Your instructions => Reproduce the records from the line with "Looking at the image, of" to the line with "What quantity of", substituting "camera" for "vantage point" and leaving everything else unchanged.

-- start of Data rows --

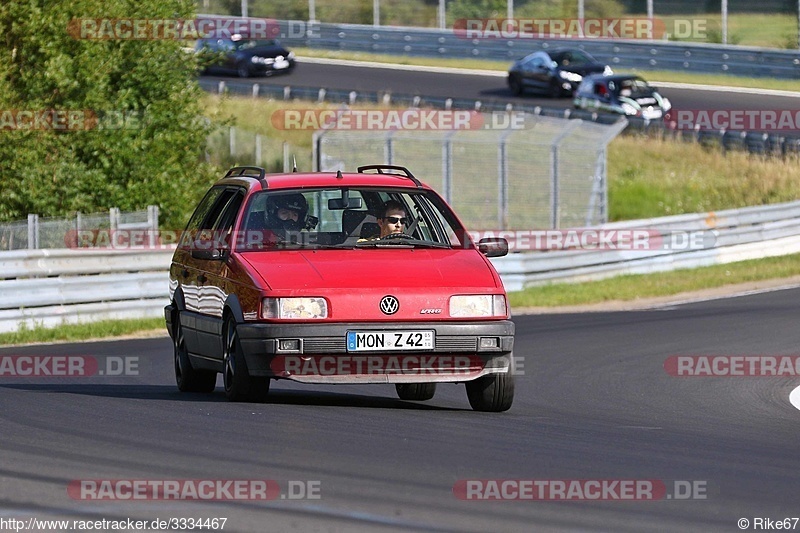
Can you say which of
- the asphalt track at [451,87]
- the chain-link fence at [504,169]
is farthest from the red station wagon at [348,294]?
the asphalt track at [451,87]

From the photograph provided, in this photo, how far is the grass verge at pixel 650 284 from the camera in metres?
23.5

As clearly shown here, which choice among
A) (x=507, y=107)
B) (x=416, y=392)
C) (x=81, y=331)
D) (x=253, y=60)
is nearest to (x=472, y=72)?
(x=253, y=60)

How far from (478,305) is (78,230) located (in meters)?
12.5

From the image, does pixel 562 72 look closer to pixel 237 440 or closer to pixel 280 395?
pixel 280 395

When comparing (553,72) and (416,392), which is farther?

-- end of Data rows --
-- start of Data rows --

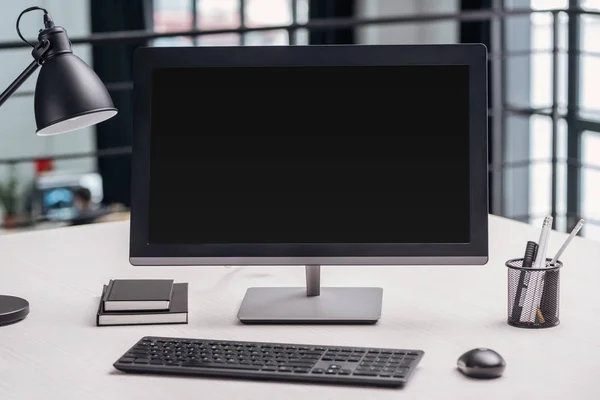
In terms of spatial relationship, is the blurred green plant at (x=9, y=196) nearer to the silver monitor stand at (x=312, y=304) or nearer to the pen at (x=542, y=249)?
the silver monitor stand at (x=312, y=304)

-- end of Data rows --
-- start of Data rows --

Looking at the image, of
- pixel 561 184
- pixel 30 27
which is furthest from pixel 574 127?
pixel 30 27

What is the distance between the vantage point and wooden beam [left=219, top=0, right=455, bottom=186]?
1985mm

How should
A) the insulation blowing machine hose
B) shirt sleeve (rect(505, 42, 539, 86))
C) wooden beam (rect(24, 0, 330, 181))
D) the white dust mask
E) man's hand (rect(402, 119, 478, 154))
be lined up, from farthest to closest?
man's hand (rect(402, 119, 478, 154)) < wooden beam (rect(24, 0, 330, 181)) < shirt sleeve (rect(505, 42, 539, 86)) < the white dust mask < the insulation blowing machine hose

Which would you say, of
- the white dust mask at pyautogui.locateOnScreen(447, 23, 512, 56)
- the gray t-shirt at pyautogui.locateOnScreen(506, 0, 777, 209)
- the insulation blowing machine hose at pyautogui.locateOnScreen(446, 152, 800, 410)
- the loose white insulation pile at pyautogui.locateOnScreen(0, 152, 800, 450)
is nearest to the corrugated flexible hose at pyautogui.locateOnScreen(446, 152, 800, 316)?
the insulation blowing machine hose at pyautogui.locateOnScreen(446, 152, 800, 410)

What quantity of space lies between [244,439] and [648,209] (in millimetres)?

-- end of Data rows --

Output of the task =>
Looking at the image, of
- pixel 561 184
- pixel 30 27
which is furthest from pixel 574 127?
pixel 30 27

What is the distance between the camera and wooden beam [left=219, top=0, right=455, bottom=186]?
1985mm

How should
A) the insulation blowing machine hose
B) shirt sleeve (rect(505, 42, 539, 86))
C) wooden beam (rect(24, 0, 330, 181))
D) the white dust mask
E) man's hand (rect(402, 119, 478, 154))
be lined up, from farthest to closest?
man's hand (rect(402, 119, 478, 154)) < wooden beam (rect(24, 0, 330, 181)) < shirt sleeve (rect(505, 42, 539, 86)) < the white dust mask < the insulation blowing machine hose

Which would you say, of
- the white dust mask at pyautogui.locateOnScreen(447, 23, 512, 56)
- the gray t-shirt at pyautogui.locateOnScreen(506, 0, 777, 209)
- the insulation blowing machine hose at pyautogui.locateOnScreen(446, 152, 800, 410)
- the loose white insulation pile at pyautogui.locateOnScreen(0, 152, 800, 450)
is nearest to the corrugated flexible hose at pyautogui.locateOnScreen(446, 152, 800, 316)?
the insulation blowing machine hose at pyautogui.locateOnScreen(446, 152, 800, 410)

What quantity of space lies between [244,439] and [648,209] (in millimetres)?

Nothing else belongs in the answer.